Posting on behalf of a highly critical reader (please note that this is not my comment—from time to time, readers who don't wish to post in the comments under their own names will email me and ask me to post on their behalf, and that is what I'm doing here):
"Among the myriad of logical problems with Judge Mizelle’s appallingly poorly-crafted decision is Her Honor’s failure to meaningfully grapple with 'and other measures' in Section 264(a). Her Honor wrote as if 'and other measures' were a gloss on sanitation, but that is not a credible reading. 'And other measures' clearly was meant to provide the widest possible authority for the CDC (with the approval of the Sec. of HHS) to take such 'other measures' as the CDC believed 'in his judgement may be necessary' to 'prevent the introduction, transmission, or spread of communicable diseases from foreign countries into the States or possessions, or from one State or possession into any other State or possession.'
The Notice and Comment Section of the opinion is judicial lawmaking, run amok.
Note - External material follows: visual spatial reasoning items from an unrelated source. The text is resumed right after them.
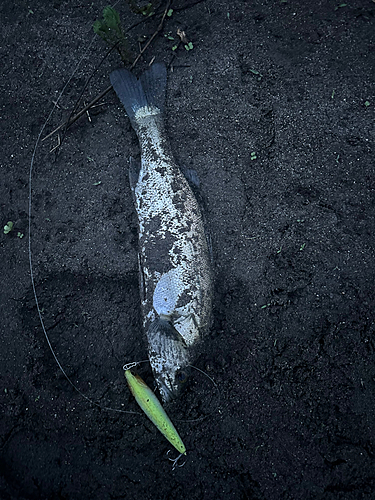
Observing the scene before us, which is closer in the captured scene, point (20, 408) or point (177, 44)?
point (20, 408)

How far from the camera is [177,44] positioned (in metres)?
3.10

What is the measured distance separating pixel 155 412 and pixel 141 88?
2572 millimetres

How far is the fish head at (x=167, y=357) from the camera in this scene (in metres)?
2.48

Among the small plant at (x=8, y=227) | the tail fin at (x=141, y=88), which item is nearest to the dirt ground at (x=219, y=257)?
the small plant at (x=8, y=227)

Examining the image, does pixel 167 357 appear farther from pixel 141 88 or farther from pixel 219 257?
pixel 141 88

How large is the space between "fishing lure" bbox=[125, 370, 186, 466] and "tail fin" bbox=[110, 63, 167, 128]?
2106 mm

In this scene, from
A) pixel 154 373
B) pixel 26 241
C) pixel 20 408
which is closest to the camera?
pixel 154 373

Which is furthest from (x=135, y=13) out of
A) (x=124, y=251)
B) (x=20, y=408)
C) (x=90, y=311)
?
(x=20, y=408)

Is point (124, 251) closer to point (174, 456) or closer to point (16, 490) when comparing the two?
point (174, 456)

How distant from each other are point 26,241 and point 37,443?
5.31 feet

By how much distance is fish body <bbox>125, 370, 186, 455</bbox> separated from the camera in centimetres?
253

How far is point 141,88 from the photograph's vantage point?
2.95m

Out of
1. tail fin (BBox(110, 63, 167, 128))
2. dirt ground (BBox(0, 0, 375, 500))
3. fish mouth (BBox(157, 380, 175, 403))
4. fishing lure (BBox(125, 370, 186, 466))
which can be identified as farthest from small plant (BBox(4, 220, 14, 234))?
fish mouth (BBox(157, 380, 175, 403))

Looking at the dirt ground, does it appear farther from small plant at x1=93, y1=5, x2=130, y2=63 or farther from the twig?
small plant at x1=93, y1=5, x2=130, y2=63
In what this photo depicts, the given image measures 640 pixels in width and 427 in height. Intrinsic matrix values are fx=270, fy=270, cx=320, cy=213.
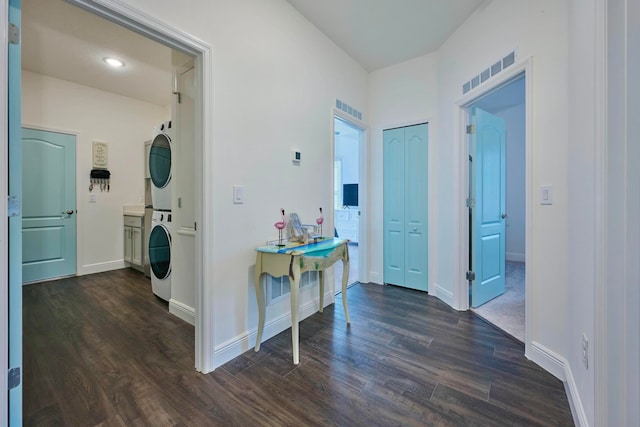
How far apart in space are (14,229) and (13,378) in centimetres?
63

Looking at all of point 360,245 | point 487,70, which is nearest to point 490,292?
point 360,245

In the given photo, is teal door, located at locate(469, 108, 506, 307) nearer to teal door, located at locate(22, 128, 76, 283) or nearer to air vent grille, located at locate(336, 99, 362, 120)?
air vent grille, located at locate(336, 99, 362, 120)

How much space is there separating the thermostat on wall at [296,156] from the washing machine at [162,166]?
4.47 feet

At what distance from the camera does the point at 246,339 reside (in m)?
2.05

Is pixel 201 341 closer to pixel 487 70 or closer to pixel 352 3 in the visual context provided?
pixel 352 3

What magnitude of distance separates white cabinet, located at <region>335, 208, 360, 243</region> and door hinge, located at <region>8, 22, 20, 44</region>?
6.31 meters

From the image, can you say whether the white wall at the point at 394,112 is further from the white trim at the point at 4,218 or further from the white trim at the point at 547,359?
the white trim at the point at 4,218

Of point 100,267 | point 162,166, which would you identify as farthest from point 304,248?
point 100,267

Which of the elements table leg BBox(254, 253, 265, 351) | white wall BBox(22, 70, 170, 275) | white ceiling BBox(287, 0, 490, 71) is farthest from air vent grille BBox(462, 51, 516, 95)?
white wall BBox(22, 70, 170, 275)

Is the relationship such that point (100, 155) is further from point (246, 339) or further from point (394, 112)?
point (394, 112)

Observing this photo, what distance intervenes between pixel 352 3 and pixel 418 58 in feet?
4.11

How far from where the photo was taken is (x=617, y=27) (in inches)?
40.2

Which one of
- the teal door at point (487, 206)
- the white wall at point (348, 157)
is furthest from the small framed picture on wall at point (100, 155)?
the teal door at point (487, 206)

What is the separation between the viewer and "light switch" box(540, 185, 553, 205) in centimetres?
181
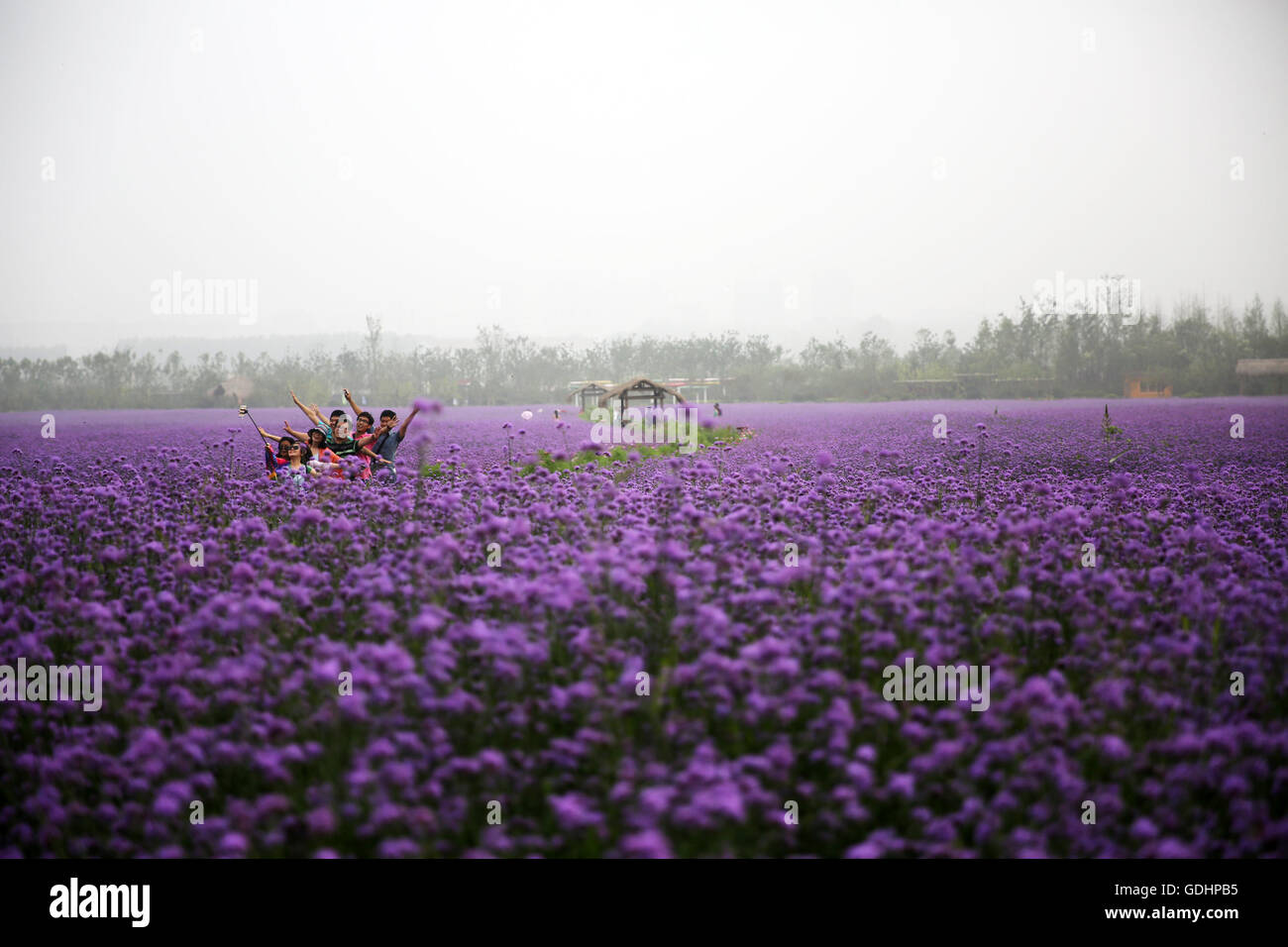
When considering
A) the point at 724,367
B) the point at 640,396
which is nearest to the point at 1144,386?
the point at 724,367

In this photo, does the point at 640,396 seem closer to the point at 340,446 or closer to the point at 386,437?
the point at 386,437

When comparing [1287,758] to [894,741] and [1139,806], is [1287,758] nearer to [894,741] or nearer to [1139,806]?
[1139,806]

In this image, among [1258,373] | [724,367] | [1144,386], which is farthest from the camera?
[724,367]

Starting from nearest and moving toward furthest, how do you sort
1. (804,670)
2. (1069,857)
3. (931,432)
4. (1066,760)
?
(1069,857)
(1066,760)
(804,670)
(931,432)

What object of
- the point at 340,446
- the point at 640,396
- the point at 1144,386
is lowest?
the point at 340,446

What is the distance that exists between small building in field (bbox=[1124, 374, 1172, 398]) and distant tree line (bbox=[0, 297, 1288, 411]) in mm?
258

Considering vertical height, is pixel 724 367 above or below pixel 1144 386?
above

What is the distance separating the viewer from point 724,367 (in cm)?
6022

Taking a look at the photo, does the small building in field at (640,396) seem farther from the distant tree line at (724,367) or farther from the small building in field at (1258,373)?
the small building in field at (1258,373)

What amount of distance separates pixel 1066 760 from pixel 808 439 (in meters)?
11.3

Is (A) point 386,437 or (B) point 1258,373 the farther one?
(B) point 1258,373

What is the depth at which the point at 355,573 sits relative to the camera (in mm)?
3820

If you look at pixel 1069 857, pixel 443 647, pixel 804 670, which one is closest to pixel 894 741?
pixel 804 670

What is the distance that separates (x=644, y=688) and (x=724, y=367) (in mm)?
58242
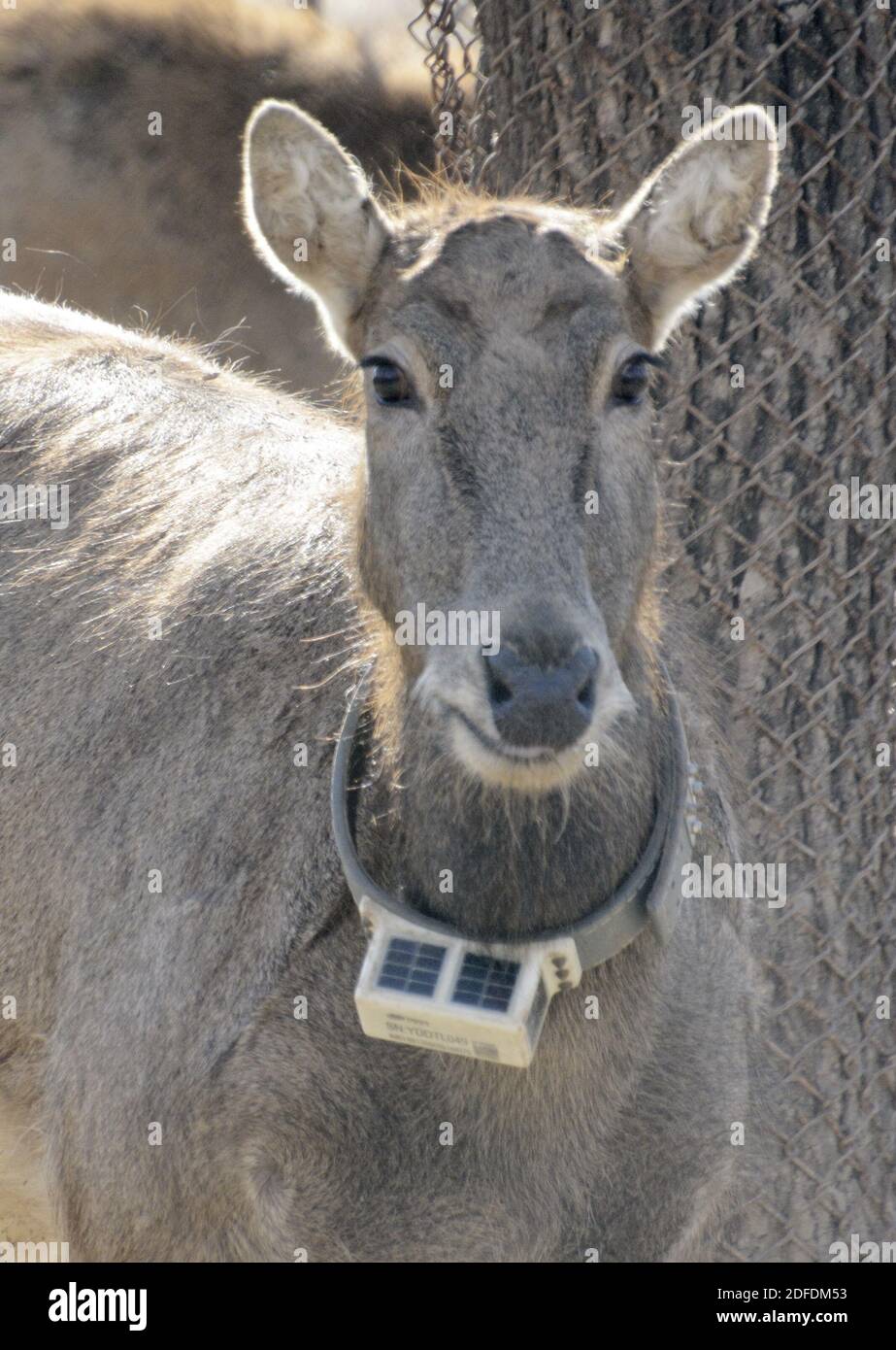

The Arbitrary and Capricious Section of the opinion would give any federal court the authority to strike down virtually any regulation.
This is a dumb decision, poorly crafted, by a judge who was widely derided as an incompetent hack before she was confirmed. I do not know if she is an incompetent hack, but there is nothing in this opinion that would move me away from such an opinion."
Excellent summary. I won't comment on the substance of the decision, but rather on one of the "liberal" talking points you cite, namely this from Mark Joseph Stern:
"Try explaining to your friends in other liberal democracies that a single unelected, life-tenured, 35-year-old judge just abolished the air travel mask mandate for the entire country. No peer nation would tolerate such a power-drunk juristocracy."
Well, coming from another liberal democracy, Canada, my reply is this:
(1) It is not uncommon at all for judges to set aside executive decisions based on statutory authority, if they are improperly framed or made for reasons that either exceed the authority cited, or where discretion was improperly fettered or exercised.
(2) WAIT. What? Did you say "unelected judge"? No other liberal democracy that I am aware of "elects" judges. Select, yes. Elect, no. Because you know what? Election is actually *more* prone to result in non-impartial, partisan, please-the-crowd judgments.
Now I can see how in the US, directly electing judges may be a smidgeon less awful than those hideously partisan confirmation processes that lead to the categorization of "our" or "their" judges. But electing judges sure as heck is not a panacea, nor will it lead to better or more non-political decisions. Or am I missing something?